July 29, 2009 | By | 2 Replies More
More clarity Needed on Obama healthcare; Something, Anything Needed from Party of “NO!”

I’m concerned about some lack of clarity on health care issues from the Obama administration but, my concern is nothing compared to my disgust for the despicable declarations of “NO!” and nothing from the Republicans in Washington. Chief among the prevaricators is Republican Roy Blunt who reports there will be no GOP alternative to any Democratic plan for the reform of America’s broken healthcare system.

All we’ll hear about is “socialism” and more lies about how you won’t be able to choose your doctors or will lose your current coverage. You can see more about the President’s plan here:

First, “socialism” is government control of the means of production.
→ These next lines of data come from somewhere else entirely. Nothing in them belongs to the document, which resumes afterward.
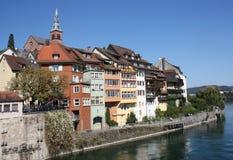 Alte deutsche Stadt Laufenburg auf dem Rhein-Fluss Stockfotografie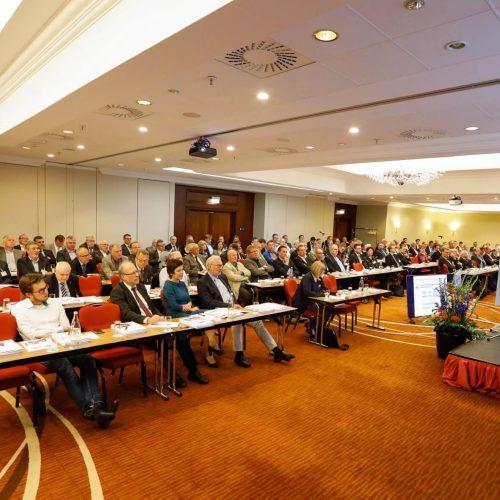 Rund 150 Vertreter der Mitgliedsunternehmen waren der Einladung zur Mitgliederversammlung nach Leipzig gefolgt. Foto: Rohrleitungsbauverband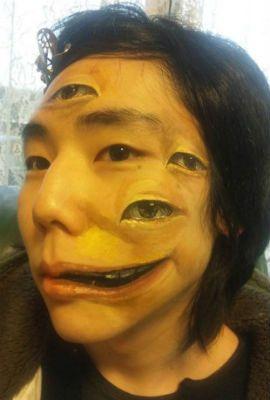 Artista japonesa cria obras realistas no próprio corpo que impressionam
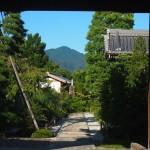 天寧寺 額縁門からの比叡山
Second, no one is proposing that the entire medical “industry” be taken over by the federal government. The current legislation will allow for options to the current system. The current system is one for which I found an apropos description below [the following well-written post was published under the headline of “Still scary…” in the Letters section at the website of the St. Louis Post-Dispatch is reprinted with permission]:

Dear Mr. President: I am writing you today because I am outraged at the notion of involving government in healthcare decisions like they do in other countries. I believe healthcare decisions should be between myself and my doctor.

Well, that is not strictly true. I believe healthcare decisions should be between myself, my doctor, and my insurance company, which provides me a list of which doctors I can see, which specialists I can see, and has a strict policy outlining when I can and can’t see those specialists, for what symptoms, and what tests my doctors can or cannot perform for a given set of symptoms. That seems fair, because the insurance company needs to make a profit; they’re not in the business of just keeping people alive for free.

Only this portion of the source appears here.